[development] relationships API vs i18n
Jeff Eaton
jeff at viapositiva.net
Fri Nov 10 15:46:45 UTC 2006
Robert Douglass wrote:
> The last few posts to this thread assume that we need to generalize the
> API *and* generalize the storage table. A lightweight triples API could
> take a table name as a starting parameter (with a sensible default, of
> course), and then modules like the buddylist could add their own triple
> table but still use the API.
>
> So before we start pouring cement around our database foundation, lets
> try to identify the types of functions we want in the API. Aside from
> putting triples into the database and getting them out again, what
> would, say i18n need?
Here are a couple of the priorities I came up with when I made my attempt:
1) Must be able to capture different relationship types. (Standard
taxonomy terms used the 'describes' relationship type. Book pages used
the 'child_of' relationship type.
2) Use an actual ID for each relationship. Currently, node/taxonomy
intersections have no id, so it's impossible to hang other meta-data
tables off of them.
3) Capture optional weight, so relationships can be ranked.
4) Capture an optional uid, so that relationships can be user-specific.

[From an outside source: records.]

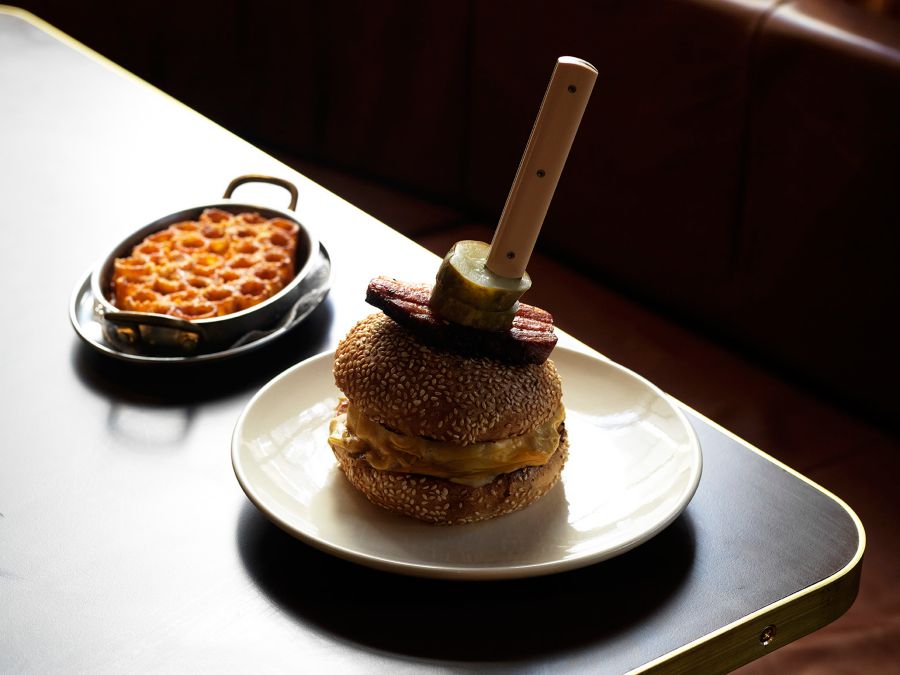 Come for the lunch specials at Clam Bar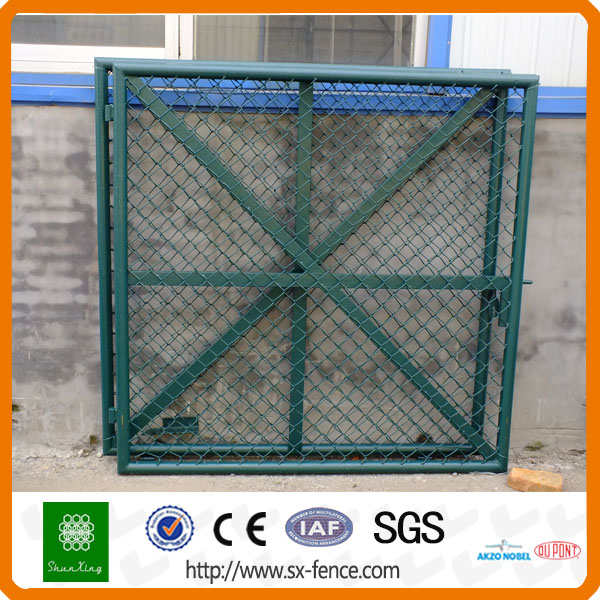 2014 shunxing chian link fence gate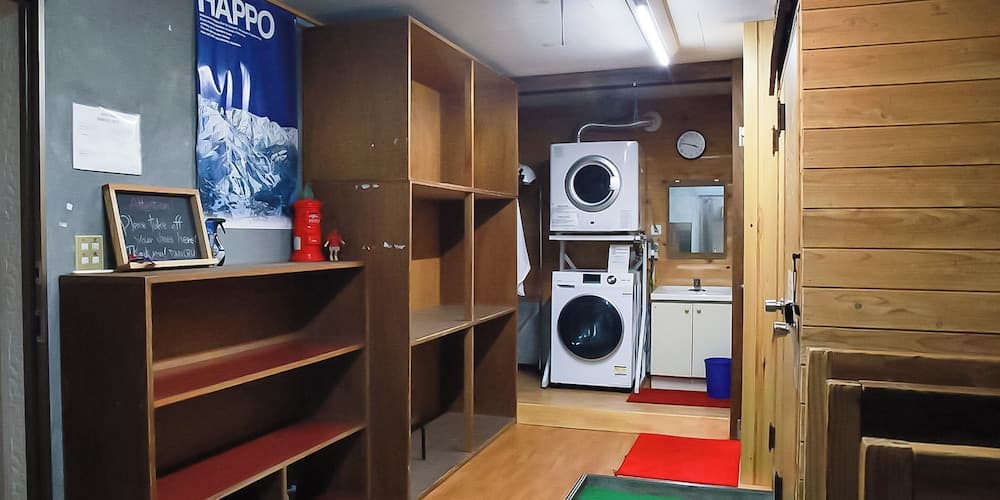 Laundry room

If we add to that the ability to break things out into custom tables for
optimization purposes, the way cache tables work in 5.0, I think we have
a real winner. My schema worked out to something like this:
----
rid int(10) NOT NULL auto_increment,
source_id int(10) NOT NULL default 0,
relationship_type text NOT NULL,
target_id int(10) NOT NULL default 0,
uid int(10) default NULL,
weight tinyint(3) NOT NULL default 0,
----
I also had a small .inc with helper functions in my sandbox. The real
problem isn't, IMO, writing this kind of glue. It's converting the
monsters like taxonomy over to the new schema.